### Passage provided
*** Begin section ***

Across the country, there is widespread concern over spiralling numbers of coronavirus-related hospital admissions over the last few weeks.

It’s feared yesterday’s new lockdown measures won’t start to have an impact for at least a fortnight as people who will end up in hospital have already caught the disease.

The NHS has told three of the specially-commissioned Nightingale Hospitals in the north to be made ready to accept new patients ‘within the next few weeks.’

It’s after hospital admissions dropped to very low levels over the summer and clinicians were able to close Covid-19 wards and mothball the Nightingale sites.




Whiston Hospital has seen 14 deaths since the start of the month and the number of people in intensive care went from four on Monday, October, 5 to nine yesterday, according to the St Helens Star.

Nadine McStein, the ward manager for a respiratory ward at the hospital told the BBC that staff are still tired after the stress of dealing with the first wave.

She said: ‘At the time we worked off adrenaline and we worked off the pressures that we had to deal with. In a way, we’ve put our feelings to the back of our minds from the last wave, because it was so stressful.

*** End section ***

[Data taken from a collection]

*** Begin section ***

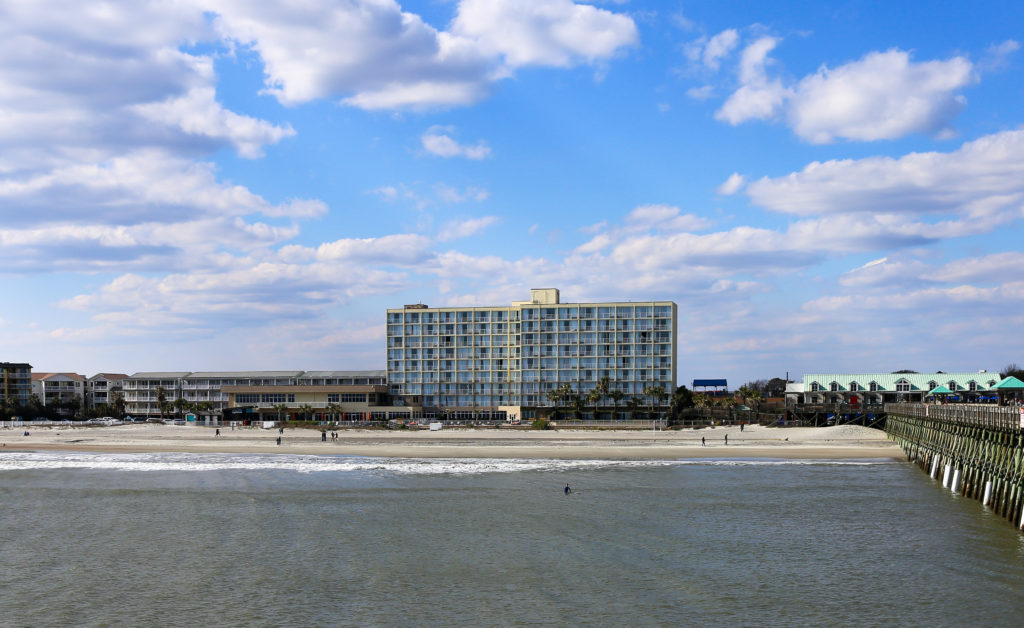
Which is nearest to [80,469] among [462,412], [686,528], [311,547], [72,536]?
[72,536]

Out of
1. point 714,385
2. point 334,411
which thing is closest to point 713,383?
point 714,385

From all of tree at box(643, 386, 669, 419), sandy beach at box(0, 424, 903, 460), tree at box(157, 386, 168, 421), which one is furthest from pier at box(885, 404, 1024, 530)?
tree at box(157, 386, 168, 421)

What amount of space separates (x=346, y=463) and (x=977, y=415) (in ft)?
176

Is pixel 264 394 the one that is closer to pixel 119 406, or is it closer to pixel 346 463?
pixel 119 406

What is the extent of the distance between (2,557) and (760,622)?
3170 centimetres

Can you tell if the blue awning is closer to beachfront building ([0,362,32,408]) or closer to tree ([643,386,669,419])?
tree ([643,386,669,419])

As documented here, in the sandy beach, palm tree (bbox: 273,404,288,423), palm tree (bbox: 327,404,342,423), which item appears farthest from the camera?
palm tree (bbox: 273,404,288,423)

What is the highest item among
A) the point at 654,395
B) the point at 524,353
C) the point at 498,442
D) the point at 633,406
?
the point at 524,353

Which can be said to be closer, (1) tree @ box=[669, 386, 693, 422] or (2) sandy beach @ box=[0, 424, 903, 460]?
(2) sandy beach @ box=[0, 424, 903, 460]

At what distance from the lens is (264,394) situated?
167125mm

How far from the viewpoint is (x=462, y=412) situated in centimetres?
16875

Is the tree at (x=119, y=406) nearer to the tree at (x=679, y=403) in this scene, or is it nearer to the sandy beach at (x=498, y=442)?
the sandy beach at (x=498, y=442)

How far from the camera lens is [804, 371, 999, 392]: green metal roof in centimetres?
14275

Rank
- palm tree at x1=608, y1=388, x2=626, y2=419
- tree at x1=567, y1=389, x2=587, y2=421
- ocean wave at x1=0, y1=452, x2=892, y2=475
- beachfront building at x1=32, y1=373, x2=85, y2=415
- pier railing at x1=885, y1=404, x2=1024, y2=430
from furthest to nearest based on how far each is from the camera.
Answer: beachfront building at x1=32, y1=373, x2=85, y2=415 → palm tree at x1=608, y1=388, x2=626, y2=419 → tree at x1=567, y1=389, x2=587, y2=421 → ocean wave at x1=0, y1=452, x2=892, y2=475 → pier railing at x1=885, y1=404, x2=1024, y2=430
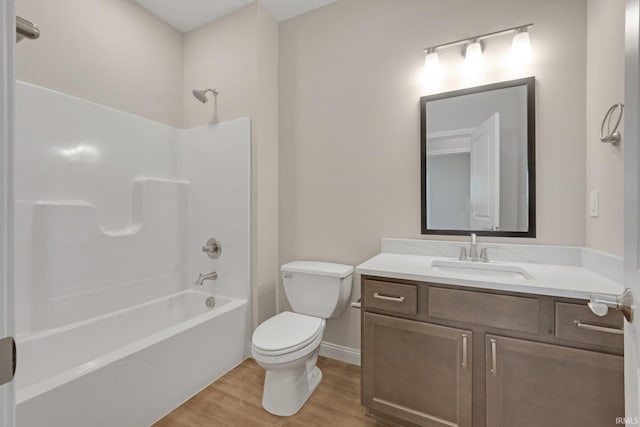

*** End section ***

### Task to complete
Copy the passage on coronavirus hospital admissions between "It’s feared yesterday’s" and "caught the disease.", inclusive. The material is not needed.

### Solution to this problem
It’s feared yesterday’s new lockdown measures won’t start to have an impact for at least a fortnight as people who will end up in hospital have already caught the disease.